───── DATA EXTRACT

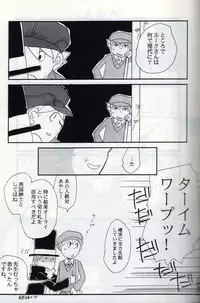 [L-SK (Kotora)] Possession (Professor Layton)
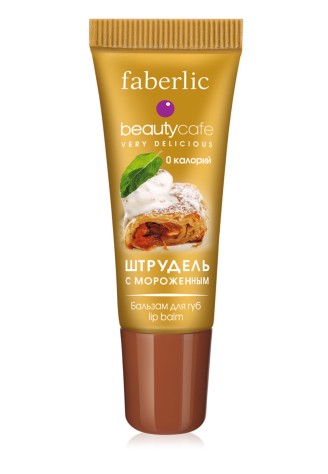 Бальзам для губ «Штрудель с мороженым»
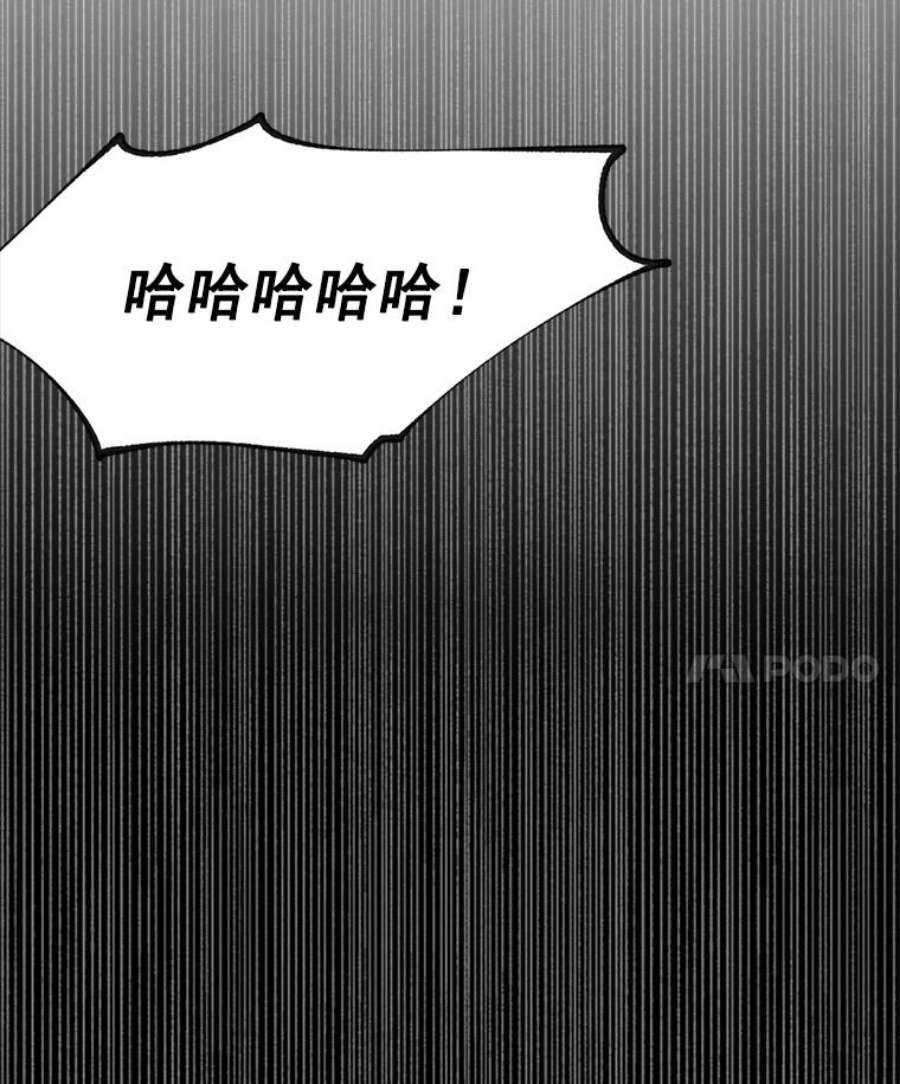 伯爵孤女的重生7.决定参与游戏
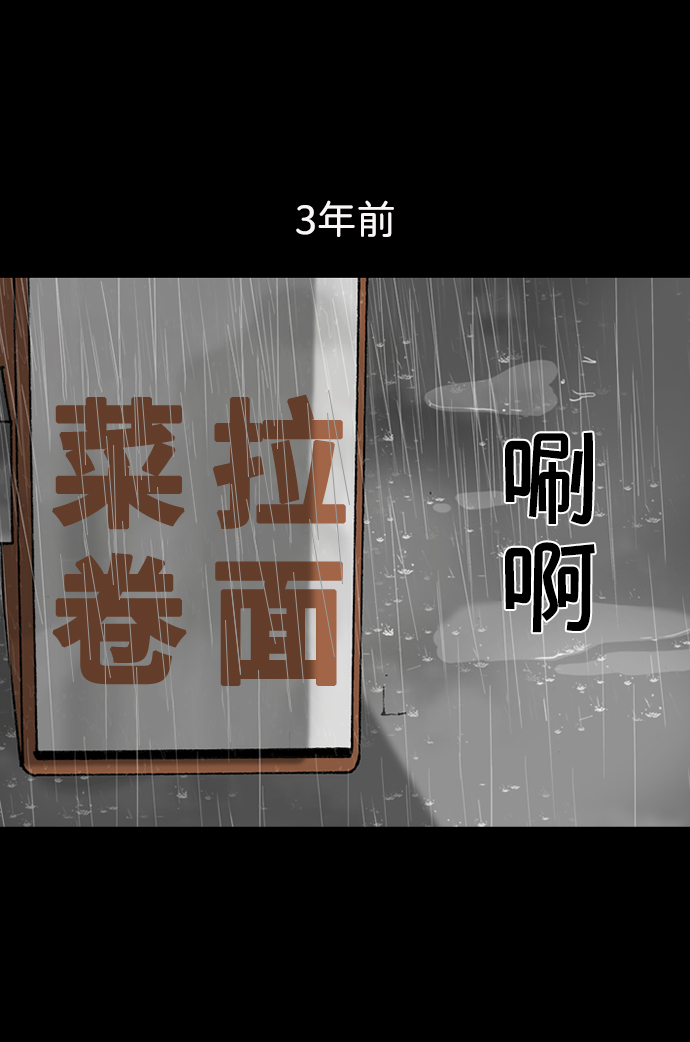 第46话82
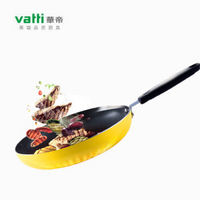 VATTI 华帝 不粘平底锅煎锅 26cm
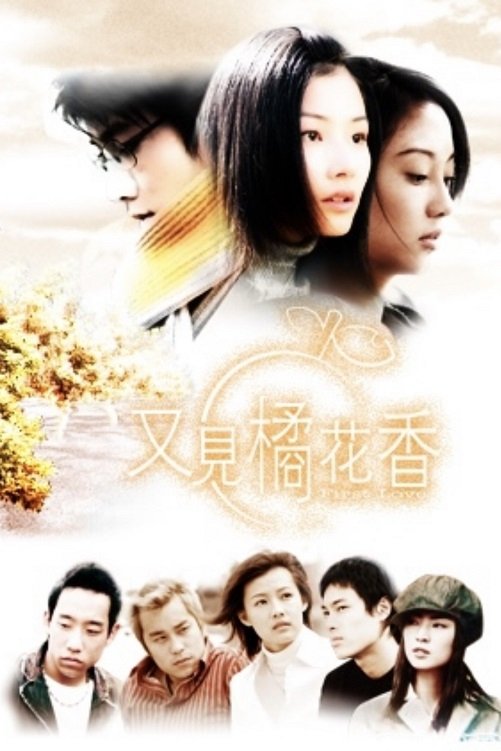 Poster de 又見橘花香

──────────

YOUR TASK -> Final task for the records above: print exactly the lines from the one that contains "Бальзам для губ" through the last line, both ends included, pictures excluded.

TASK ANSWER ->
 Бальзам для губ «Штрудель с мороженым»
 伯爵孤女的重生7.决定参与游戏
 第46话82
 VATTI 华帝 不粘平底锅煎锅 26cm
 Poster de 又見橘花香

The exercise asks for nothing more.